In a recent interview, “‘Literally,’ Emojis, and Other Trends That Aren’t Destroying English“, Steven Pinker directs his characteristic optimism to writing style. I’ve been guilty too often of reckless hyperbole, but at least I’m not alone. Pinker notes: “We are always in search of superlatives, of ways of impressing upon our hearer that something that happened is noteworthy or even extraordinary. And the words we use to signal that eventually lose their meaning. ‘Awesome’ is a recent example. In the UK, ‘brilliant’ is used for the most banal observations. Before that, words like ‘terrific,’ meaning inspiring terror, ‘wonderful,’ inspiring wonder, ‘fabulous,’ worthy of fable. We see the fossils of dead superlatives that our ancestors overused the way we overuse ‘awesome.’ ‘Literally’ is a victim of a similar type of inflation. The figurative use doesn’t mean the language is deteriorating. Hyperbole has probably been around as long as language has been around.” What I most appreciated in the interview is that, like me, Pinker is a proponent of placing grammatical delimiters outside of quotations, preserving their ownership by the sentence, to which they properly belong. In response to the interviewer’s insistence that it is untidy to place a comma outside of the quotation mark, Pinker argues: “Your aesthetics may have been shaped by a lifetime of seeing it in the American pattern, but this would be a case in which any aesthetic reaction should be trumped by logic. Messing up the order of delimiters in a way that doesn’t reflect the logical nesting of their content is just an affront to an orderly mind.” Hear. Hear.

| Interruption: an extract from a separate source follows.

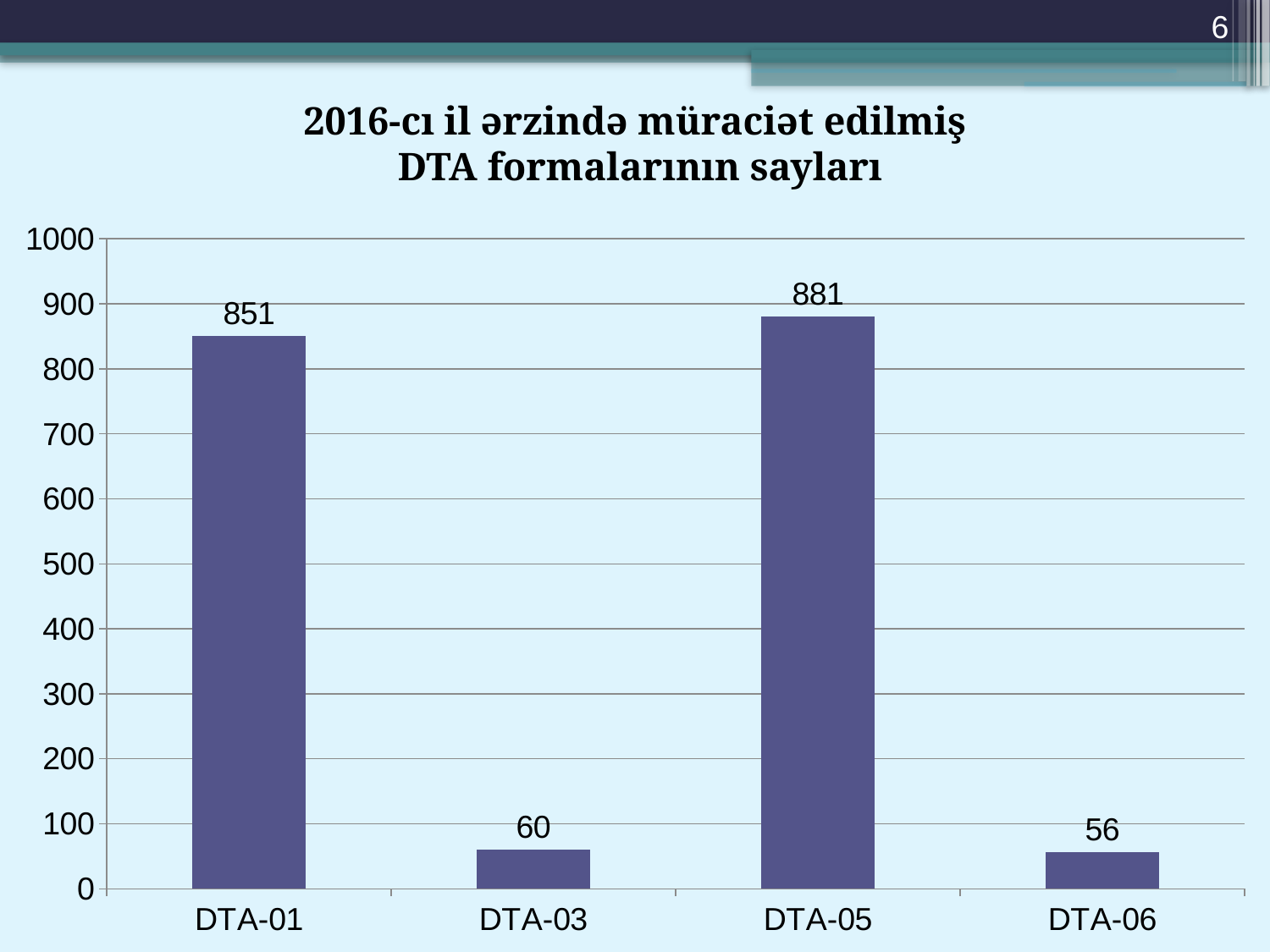
What is the value for DTA-03? 60 Which is larger, the value for DTA-01 or the value for DTA-03? DTA-01 What is the value for DTA-01? 851 What is the value for DTA-06? 56 Which category has the lowest value? DTA-06 Which category has the highest value? DTA-05 Is the value for DTA-05 greater or less than 800? greater What kind of chart is shown on the slide? bar chart How many categories are shown on the x axis? 4 What is the difference between the values for DTA-05 and DTA-01? 30 What is the value for DTA-05? 881 What is the difference between the values for DTA-03 and DTA-06? 4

Some time ago, I wrote at greater length about where punctuation belongs.
Hyphens Are Not Barbells
The standard convention is to insert the hyphenated clause—such as this one—without buffering the emdashes with spaces. The problem is that this approach connects the word pairings on either side of the clause rather than the clause itself. Visually, it suggests a connection between “clause—such” and “one—without” rather than the intended connection: “such as this one”. As a result, one often has to retreat a few words having realized you’ve stumbled into a clause and missed the intended emphasis. Additionally, using the hyphen thusly risks it being mistaken for an endash. So, may I commend to you — writers, editors, and bloggers — that you begin giving the hyphen a little breathing room, both to the right and to the left. Take a gander at A List Apart’s “The Trouble with EM ‘n EN”, which corrects many other hyphenation issues while illustrating this one. And for what it’s worth, I think ellipses (…) merit the same treatment. (Note: I’ve used “hyphen” colloquially here. Actually, a hyphen is what most call a dash, as I have called it in the following.)
Quotation Marks: The Queen’s and the Colonialists’

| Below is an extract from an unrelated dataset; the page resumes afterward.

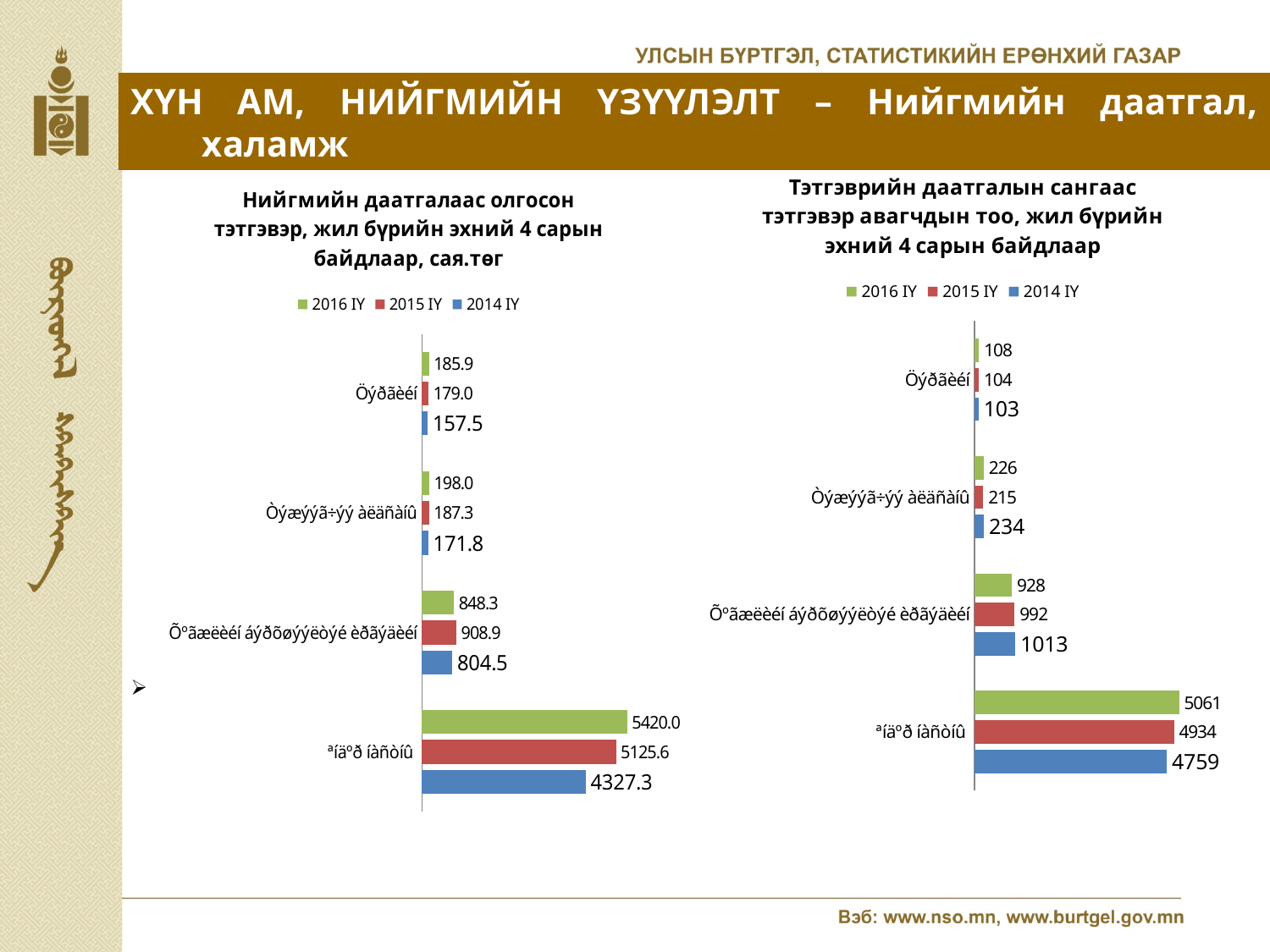
On the left chart (Нийгмийн даатгалаас олгосон тэтгэвэр), what is the 2015 IY value for the third category from the top? 908.9 On the right chart (Тэтгэврийн даатгалын сангаас тэтгэвэр авагчдын тоо), which is larger for the second category from the top: the 2016 IY value or the 2014 IY value? 2014 IY On the left chart (Нийгмийн даатгалаас олгосон тэтгэвэр), what is the 2014 IY value for the bottom category? 4327.3 On the left chart (Нийгмийн даатгалаас олгосон тэтгэвэр), what is the difference between the 2016 IY and 2015 IY values for the bottom category? 294.4 On the right chart (Тэтгэврийн даатгалын сангаас тэтгэвэр авагчдын тоо), how many categories are shown? 4 On the left chart (Нийгмийн даатгалаас олгосон тэтгэвэр), what kind of chart is shown? Bar chart On the left chart (Нийгмийн даатгалаас олгосон тэтгэвэр), what is the 2016 IY value for the bottom category? 5420.0 On the right chart (Тэтгэврийн даатгалын сангаас тэтгэвэр авагчдын тоо), what is the 2014 IY value for the third category from the top? 1013 On the left chart (Нийгмийн даатгалаас олгосон тэтгэвэр), how many series does the legend list? 3 On the right chart (Тэтгэврийн даатгалын сангаас тэтгэвэр авагчдын тоо), which series has the highest value for the bottom category? 2016 IY On the right chart (Тэтгэврийн даатгалын сангаас тэтгэвэр авагчдын тоо), what is the difference between the 2016 IY and 2014 IY values for the bottom category? 302 On the right chart (Тэтгэврийн даатгалын сангаас тэтгэвэр авагчдын тоо), what is the 2016 IY value for the bottom category? 5061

As for semantics, I consider both the British and American rules for quotation marks insufficient to clearly communicate what is in fact being quoted. American English grammar dictates: “the period that concludes this sentence should fall within these quotation marks.” And, “if the quoted clause lands mid-sentence,” the comma should again be nested within the quotes. The problem is, the period and comma both belong to the sentence, not to the quoted clause. For example, consider how odd it would read if I had “correctly” punctuated this sentence in the previous paragraph: “… all possesive nouns are supposed to carry the trailing apostrophe and “s.” Okay, that’s not a good example. But how about, “if I placed this question mark inside the quotes?” British English improves upon this situation, placing the punctuation mark after the quotations. Unfortunately, as best I can tell, it does so uniformly, even when a full sentence is being quoted. My own view is that, if a full sentence is being quoted, the period should be included within the quotation marks, whereas if it the quote is merely a clause, sentence punctuation should fall outside. To coin a phrase (and to illustrate): “What lies within, should fall within!” And, vice versa.
On Being an Orthographic Rebel
As a rule, I am a believer in conforming to the letter of the law when constructing sentences. Grammatical correctness communicates competence and care. Plus, when the rules are generally reinforced, intentional deviations from English orthography can serve a creative role, a la e.e. cummings. However, there are deficiencies in any written language. I’m all for doing my part to contribute to its evolution. No doubt I’ve inadvertently committed grammatical errors here, even as I’ve been niggling about grammar. I appreciate the irony. In my defense, it is inherently tricky to use sentences to speak self-referentially about sentences. In any case, in the gray areas of grammar, I was taught that deviations from the norm are acceptable as long as they are applied consistently within a document. That is a rule I can follow.
As a designer, it is possible — likely, perhaps — that I’m more fickle about the look of a word or phrase than the average Joe. Typesetting isn’t a professional endeavor for most. Nonetheless, in the case of hyphens and quotations marks, my considered deviations are in the interest of communicating as best we can. If you are of the same mind, join my rebel cause. All I ask is that you do so consistently.